§ Fragmento extraído:
La dura vida de los toreros proletarios

Por Juan Pelegrín.
Son la cara B de los ruedos: matadores que se juegan la vida, pero no llegan a fin de mes. Se ganan el sueldo de albañiles, vendedores, camareros...
Feria de San Isidro, un mes de toros. Al final de una tarde cualquiera, un taxista espera para cargar frente a la Puerta Grande de la Monumental madrileña. Cuando arranca con su cliente, subiendo hacia Manuel Becerra por la calle de Alcalá, un pensamiento no se le va de la cabeza: «Qué pensaría ese señor si supiese que yo soy matador de toros, que he estado toreando ahí, en la Plaza de Las Ventas», remata con una media melancólica.
El taxista es Alberto Lamelas (Cortijos Nuevos, Jaén, 1984). Tras tomar la alternativa en mayo de 2009, tardó cuatro años en confirmarla en Las Ventas. Hasta este mes de septiembre llevaba más de dos años sin pisar un ruedo en España, aunque sí que se ha vestido de luces en Francia. ¿Por qué? «Es impensable que en Francia las condiciones económicas sean malas. Impensable. Allí se me ha respetado y por eso me he vestido allí de torero».

¿Y en España?
Aquí las condiciones que me han ofrecido no eran las más oportunas.
Silencio.
Fiestas, grandes coches, intelectuales y hermosas mujeres revoloteando alrededor de los toreros que pasan el día en sus fincas. Ése es el estereotipo que se nos viene a la cabeza cuando pensamos en un matador. Pero nada más lejos de la realidad: muchos tienen que completar sus ingresos con los oficios más variopintos. Hay camareros, albañiles, vendedores, recolectores de aceituna...
Ésta es la vida fuera de los ruedos de los toreros obreros.
El propio Alberto Lamelas vio en 2011 que la situación era insostenible y tomó una decisión: «No se puede vivir del aire y yo me sentía como un vago al depender casi al 100% de mi familia, así que decidí dar el paso de tener un taxi y no me arrepiento para nada». Este trabajo, asegura, le ofrece la libertad que necesita: «No es una empresa donde tienes que fichar de ocho a tres, no me quita ni un segundo de mi dedicación al toro».

Entradas de datos extraídos
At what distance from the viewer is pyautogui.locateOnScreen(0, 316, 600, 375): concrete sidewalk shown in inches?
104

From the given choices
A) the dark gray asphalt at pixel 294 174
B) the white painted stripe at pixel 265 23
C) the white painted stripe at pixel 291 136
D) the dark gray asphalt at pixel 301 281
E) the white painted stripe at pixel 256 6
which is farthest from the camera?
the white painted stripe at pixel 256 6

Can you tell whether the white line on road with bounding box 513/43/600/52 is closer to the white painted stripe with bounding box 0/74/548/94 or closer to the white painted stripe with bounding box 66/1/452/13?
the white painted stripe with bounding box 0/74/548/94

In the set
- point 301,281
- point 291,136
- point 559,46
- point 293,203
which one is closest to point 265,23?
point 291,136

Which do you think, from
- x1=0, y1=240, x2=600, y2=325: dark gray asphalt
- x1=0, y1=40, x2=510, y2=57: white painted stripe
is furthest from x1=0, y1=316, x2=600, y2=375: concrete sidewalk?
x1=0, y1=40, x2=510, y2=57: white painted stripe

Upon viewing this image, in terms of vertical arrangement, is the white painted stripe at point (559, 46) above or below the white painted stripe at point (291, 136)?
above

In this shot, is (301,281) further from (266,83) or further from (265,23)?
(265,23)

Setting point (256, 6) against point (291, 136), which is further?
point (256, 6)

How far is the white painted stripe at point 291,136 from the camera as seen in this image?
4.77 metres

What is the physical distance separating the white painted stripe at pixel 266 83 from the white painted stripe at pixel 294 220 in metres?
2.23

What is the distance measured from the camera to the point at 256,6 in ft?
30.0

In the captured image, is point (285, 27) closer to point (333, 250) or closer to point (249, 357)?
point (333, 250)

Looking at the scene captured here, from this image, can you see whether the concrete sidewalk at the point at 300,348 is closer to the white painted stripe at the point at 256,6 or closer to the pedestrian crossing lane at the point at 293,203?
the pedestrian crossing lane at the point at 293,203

§ Tarea breve A: ¿En qué mes y año tomó la alternativa Alberto Lamelas, según el fragmento sobre los toreros proletarios?
§ Tarea breve B: Copia del fragmento sobre los toreros proletarios el tramo que va desde "Aquí las condiciones" hasta "recolectores de aceituna...".
Usa únicamente el fragmento como fuente.

§ Resultado del ejercicio A: En mayo de 2009.

§ Resultado del ejercicio B:
Aquí las condiciones que me han ofrecido no eran las más oportunas.
Silencio.
Fiestas, grandes coches, intelectuales y hermosas mujeres revoloteando alrededor de los toreros que pasan el día en sus fincas. Ése es el estereotipo que se nos viene a la cabeza cuando pensamos en un matador. Pero nada más lejos de la realidad: muchos tienen que completar sus ingresos con los oficios más variopintos. Hay camareros, albañiles, vendedores, recolectores de aceituna...